Filipe JA, Riley EM, Drakeley CJ, Sutherland CJ, Ghani AC - PLoS Comput. Biol. (2007)

Bottom Line: The results were compared to age patterns of parasite prevalence and clinical disease in endemic settings in northeastern Tanzania and The Gambia.Two types of immune function were required to reproduce the epidemiological age-prevalence curves seen in the empirical data; a form of clinical immunity that reduces susceptibility to clinical disease and develops with age and exposure (with half-life of the order of five years or more) and a form of anti-parasite immunity which results in more rapid clearance of parasitaemia, is acquired later in life and is longer lasting (half-life of >20 y).The development of anti-parasite immunity better reproduced observed epidemiological patterns if it was dominated by age-dependent physiological processes rather than by the magnitude of exposure (provided some exposure occurs).

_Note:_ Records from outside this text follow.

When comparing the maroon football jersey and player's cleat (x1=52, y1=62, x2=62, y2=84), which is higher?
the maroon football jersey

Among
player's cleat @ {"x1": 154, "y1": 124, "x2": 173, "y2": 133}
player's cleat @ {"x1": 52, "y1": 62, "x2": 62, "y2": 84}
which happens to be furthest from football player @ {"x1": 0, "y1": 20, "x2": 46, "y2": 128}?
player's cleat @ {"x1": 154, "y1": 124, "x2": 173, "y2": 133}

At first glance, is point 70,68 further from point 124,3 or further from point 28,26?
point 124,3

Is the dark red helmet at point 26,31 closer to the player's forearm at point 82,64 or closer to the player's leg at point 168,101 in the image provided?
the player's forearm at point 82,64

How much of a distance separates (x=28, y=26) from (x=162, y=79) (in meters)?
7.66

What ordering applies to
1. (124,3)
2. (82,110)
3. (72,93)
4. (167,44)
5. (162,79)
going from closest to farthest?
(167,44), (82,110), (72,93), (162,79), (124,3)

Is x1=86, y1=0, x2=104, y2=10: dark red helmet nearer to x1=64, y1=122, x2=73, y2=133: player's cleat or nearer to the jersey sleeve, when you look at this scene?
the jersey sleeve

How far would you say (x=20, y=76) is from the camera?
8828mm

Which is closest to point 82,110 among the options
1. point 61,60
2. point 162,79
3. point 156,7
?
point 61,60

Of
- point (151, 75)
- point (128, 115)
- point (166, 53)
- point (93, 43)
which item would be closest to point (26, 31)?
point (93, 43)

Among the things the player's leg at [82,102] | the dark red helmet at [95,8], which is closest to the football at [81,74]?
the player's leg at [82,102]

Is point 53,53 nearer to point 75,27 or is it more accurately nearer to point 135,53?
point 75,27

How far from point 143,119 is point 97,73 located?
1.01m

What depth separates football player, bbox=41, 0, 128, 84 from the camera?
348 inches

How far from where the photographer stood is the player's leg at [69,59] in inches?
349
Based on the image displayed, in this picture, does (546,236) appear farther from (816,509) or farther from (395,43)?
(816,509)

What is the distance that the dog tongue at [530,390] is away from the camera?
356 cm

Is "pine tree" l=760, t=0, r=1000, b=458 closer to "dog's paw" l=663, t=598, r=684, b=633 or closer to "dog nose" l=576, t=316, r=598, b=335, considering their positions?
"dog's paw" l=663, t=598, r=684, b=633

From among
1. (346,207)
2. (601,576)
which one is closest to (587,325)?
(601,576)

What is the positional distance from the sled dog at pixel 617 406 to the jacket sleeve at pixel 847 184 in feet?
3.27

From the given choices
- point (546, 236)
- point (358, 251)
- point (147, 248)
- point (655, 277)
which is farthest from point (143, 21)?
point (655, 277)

View Article: PubMed Central - PubMed

Affiliation: Department of Epidemiology and Population Health, London School of Hygiene and Tropical Medicine, London, United Kingdom.

ABSTRACT
Acquisition of partially protective immunity is a dominant feature of the epidemiology of malaria among exposed individuals. The processes that determine the acquisition of immunity to clinical disease and to asymptomatic carriage of malaria parasites are poorly understood, in part because of a lack of validated immunological markers of protection. Using mathematical models, we seek to better understand the processes that determine observed epidemiological patterns. We have developed an age-structured mathematical model of malaria transmission in which acquired immunity can act in three ways ("immunity functions"): reducing the probability of clinical disease, speeding the clearance of parasites, and increasing tolerance to subpatent infections. Each immunity function was allowed to vary in efficacy depending on both age and malaria transmission intensity. The results were compared to age patterns of parasite prevalence and clinical disease in endemic settings in northeastern Tanzania and The Gambia. Two types of immune function were required to reproduce the epidemiological age-prevalence curves seen in the empirical data; a form of clinical immunity that reduces susceptibility to clinical disease and develops with age and exposure (with half-life of the order of five years or more) and a form of anti-parasite immunity which results in more rapid clearance of parasitaemia, is acquired later in life and is longer lasting (half-life of >20 y). The development of anti-parasite immunity better reproduced observed epidemiological patterns if it was dominated by age-dependent physiological processes rather than by the magnitude of exposure (provided some exposure occurs). Tolerance to subpatent infections was not required to explain the empirical data. The model comprising immunity to clinical disease which develops early in life and is exposure-dependent, and anti-parasite immunity which develops later in life and is not dependent on the magnitude of exposure, appears to best reproduce the pattern of parasite prevalence and clinical disease by age in different malaria transmission settings. Understanding the effector mechanisms underlying these two immune functions will assist in the design of transmission-reducing interventions against malaria.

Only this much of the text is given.